Andrew Birgiolas has demonstrated the value of design leadership at Sephora. Andrew began at Sephora in 2016 as a senior product designer, rising up to Head of Product Design and Research by 2022. He regularly gets tapped as a subject matter expert on conversations about the future of UX, and he and his team are frequently engaged to contribute to strategic planning across various business units.
Andrew's team brings research expertise that is used to engage in continuous conversation with customers, test hypotheses and ensure that strategies align with the market’s reality. They translate ideas into mockups, flows and prototypes to help drive product conversations and decision making. In other words, design is embedded throughout the organization.
Design at the Decision-Making Table
Birgiolas's work is celebrated globally and in this article, he guides future design leaders through the steps necessary to earn their “seat at the table” as business leaders.
1. Understand that your job is to deliver business outcomes.
Your role is to achieve business outcomes and contribute to the bottom line. Positive business outcomes are tied directly to user outcomes, which stem from satisfied, skilled, productive teams; scalable and inclusive processes; a clear vision for the experience; and high standards for the visual and experiential quality of our final products.
2. Establish credibility via a track record of results.
Establish UX metrics for key projects, conduct baseline studies and report on improvements after products launched. If resources are limited or lacking, get scrappy with things like guerilla research, self-serve analytics, rapid prototyping — anything that can help prove the value of your work to the business.
3. Understand the business.
Get your hands on the business, department and initiative strategies. Figure out how you fit in and how you can help. Make sure the designers and researchers in the weeds understand the strategic “why” behind what they’re doing. All too often, by the time strategy trickles down to boots-on-the-ground projects, the strategic vision gets lost in translation. Don’t let that happen.

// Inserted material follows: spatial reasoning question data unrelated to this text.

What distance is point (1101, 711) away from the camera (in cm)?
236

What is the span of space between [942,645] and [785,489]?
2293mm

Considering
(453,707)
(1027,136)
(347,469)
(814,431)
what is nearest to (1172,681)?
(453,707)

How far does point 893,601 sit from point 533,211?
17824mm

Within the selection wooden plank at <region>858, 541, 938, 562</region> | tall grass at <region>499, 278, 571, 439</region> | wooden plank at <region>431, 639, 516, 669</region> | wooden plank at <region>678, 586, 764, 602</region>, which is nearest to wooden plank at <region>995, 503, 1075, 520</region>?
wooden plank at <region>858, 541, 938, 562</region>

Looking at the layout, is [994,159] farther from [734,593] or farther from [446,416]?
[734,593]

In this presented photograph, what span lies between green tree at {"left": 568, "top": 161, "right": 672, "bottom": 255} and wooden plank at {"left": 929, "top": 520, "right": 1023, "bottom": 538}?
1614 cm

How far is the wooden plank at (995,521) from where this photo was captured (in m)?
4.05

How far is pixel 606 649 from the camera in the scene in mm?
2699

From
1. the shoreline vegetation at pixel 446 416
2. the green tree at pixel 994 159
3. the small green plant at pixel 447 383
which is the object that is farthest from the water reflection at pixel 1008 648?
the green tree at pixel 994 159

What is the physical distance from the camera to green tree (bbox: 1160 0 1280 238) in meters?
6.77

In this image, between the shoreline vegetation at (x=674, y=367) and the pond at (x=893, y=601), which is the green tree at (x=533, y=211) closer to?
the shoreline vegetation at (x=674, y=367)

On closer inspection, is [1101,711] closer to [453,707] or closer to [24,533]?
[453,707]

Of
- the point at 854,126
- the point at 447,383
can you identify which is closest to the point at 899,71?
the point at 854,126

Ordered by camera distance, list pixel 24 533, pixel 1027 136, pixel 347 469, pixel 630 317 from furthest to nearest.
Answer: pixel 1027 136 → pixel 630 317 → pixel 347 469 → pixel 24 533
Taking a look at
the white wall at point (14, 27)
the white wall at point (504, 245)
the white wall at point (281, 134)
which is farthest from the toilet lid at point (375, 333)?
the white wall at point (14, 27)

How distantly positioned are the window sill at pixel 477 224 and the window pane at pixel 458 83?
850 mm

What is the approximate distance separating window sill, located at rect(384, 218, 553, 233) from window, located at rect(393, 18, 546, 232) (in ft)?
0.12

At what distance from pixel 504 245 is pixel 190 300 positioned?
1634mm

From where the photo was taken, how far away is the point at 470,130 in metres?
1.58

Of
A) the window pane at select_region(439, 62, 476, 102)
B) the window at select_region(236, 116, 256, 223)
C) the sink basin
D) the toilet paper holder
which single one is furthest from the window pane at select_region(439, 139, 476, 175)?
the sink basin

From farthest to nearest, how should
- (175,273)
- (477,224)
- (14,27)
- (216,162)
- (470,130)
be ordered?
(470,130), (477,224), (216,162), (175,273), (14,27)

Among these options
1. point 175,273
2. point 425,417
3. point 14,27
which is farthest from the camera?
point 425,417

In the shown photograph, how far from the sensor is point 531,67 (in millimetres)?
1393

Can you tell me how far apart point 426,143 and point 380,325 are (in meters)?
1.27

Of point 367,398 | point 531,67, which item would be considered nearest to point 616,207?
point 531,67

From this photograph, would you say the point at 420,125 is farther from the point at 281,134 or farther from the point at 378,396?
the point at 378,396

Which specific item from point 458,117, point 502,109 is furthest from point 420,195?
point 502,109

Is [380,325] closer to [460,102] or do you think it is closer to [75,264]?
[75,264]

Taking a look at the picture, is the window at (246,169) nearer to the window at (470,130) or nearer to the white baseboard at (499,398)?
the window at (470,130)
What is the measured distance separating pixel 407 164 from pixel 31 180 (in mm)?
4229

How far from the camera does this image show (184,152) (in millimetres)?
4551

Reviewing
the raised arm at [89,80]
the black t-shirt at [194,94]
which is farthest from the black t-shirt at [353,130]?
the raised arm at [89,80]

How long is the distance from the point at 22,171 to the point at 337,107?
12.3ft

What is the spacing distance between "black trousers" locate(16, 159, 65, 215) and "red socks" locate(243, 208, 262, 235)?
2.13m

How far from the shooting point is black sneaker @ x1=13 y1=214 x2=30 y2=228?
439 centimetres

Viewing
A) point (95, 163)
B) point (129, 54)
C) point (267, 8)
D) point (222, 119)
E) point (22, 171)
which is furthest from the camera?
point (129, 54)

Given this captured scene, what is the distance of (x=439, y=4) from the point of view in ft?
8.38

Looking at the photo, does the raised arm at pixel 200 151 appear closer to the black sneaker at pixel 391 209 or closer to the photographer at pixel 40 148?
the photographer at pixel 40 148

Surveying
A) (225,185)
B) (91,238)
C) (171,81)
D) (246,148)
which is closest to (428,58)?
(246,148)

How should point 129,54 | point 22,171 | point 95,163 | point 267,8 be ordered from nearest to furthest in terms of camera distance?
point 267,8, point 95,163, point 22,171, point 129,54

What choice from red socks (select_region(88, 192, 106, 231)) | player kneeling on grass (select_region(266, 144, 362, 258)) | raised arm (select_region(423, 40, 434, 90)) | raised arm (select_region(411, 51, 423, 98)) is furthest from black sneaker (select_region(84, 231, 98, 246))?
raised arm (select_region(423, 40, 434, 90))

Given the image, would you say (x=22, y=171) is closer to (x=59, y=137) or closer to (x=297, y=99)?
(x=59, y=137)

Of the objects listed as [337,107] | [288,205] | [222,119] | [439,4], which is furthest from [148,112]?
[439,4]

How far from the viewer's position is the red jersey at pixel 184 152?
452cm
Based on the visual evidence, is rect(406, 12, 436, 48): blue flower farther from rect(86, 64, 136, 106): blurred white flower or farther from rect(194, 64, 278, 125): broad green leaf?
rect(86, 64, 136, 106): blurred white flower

4. Understand the people and build partnerships.
Establish rapport with key decision makers. Who’s at the table now? Who owns the budget? If you need to, print out photos of everyone and make an org chart to understand the business structure. Have conversations with the right people, and understand their definition of success so you can help them achieve it.
5. Take it personally. Set a high bar for quality.
End experiences reflect on you as a design leader. Every inch of the experience should be something you and your team can be proud of. Nurture an ownership mentality for your team when it comes to product quality. Design must stay close throughout the product lifecycle — it doesn’t stop at “dev handoff.”
6. Get in the right rooms.
Ask what meetings and forums you need to be aware of, and start attending. Don’t wait for a personal invitation. Information is power, especially in the early days when you’re new. As you are establishing your credibility, it is vital that you close the gaps between what you need to know and what you don't know. Absorb information, and form a holistic understanding of the systems at play.
7. Take control of the process, make it inclusive, collaborative and bring everyone along for the ride.
Embrace “bringing people together to align and problem solve” as a key responsibility and purpose of your design team. Stand up inclusive, cross-functional, iterative processes and bring engineering, architecture, product along for the journey. Everyone gets to see the designs and the usability feedback along the way, so everyone gets the full context and has fully bought into the final approach.
8. Anchor everything in user needs, and test everything.
Start with 360 foundational research to get a solid understanding of the current experience, competitive landscape, analytics, voice of customer feedback and even social listening. Once you start designing, test everything. It’s 10x cheaper to fix usability issues in design before a line of code is written. The business will love that you can strongly predict what will succeed and what will fail with a quick prototype and test.
9. Build a “keep it weird” culture to foster innovation.
Create a protected space where your team can explore and have psychological safety. Fostering a “keep it weird” creative culture distinct from the rest of the organization leads to innovative ideas.
10. Be a servant leader. Good management practices are fundamental.
You are in service to your team: they show up for you, so you show up for them. Be transparent about issues, because everyone - especially future managers - should know what they’re in for. Encourage and address escalations swiftly, because poor behavior from other teams can threaten your own team’s well being. Express gratitude & recognition daily, because without your happy team, none of the above is possible.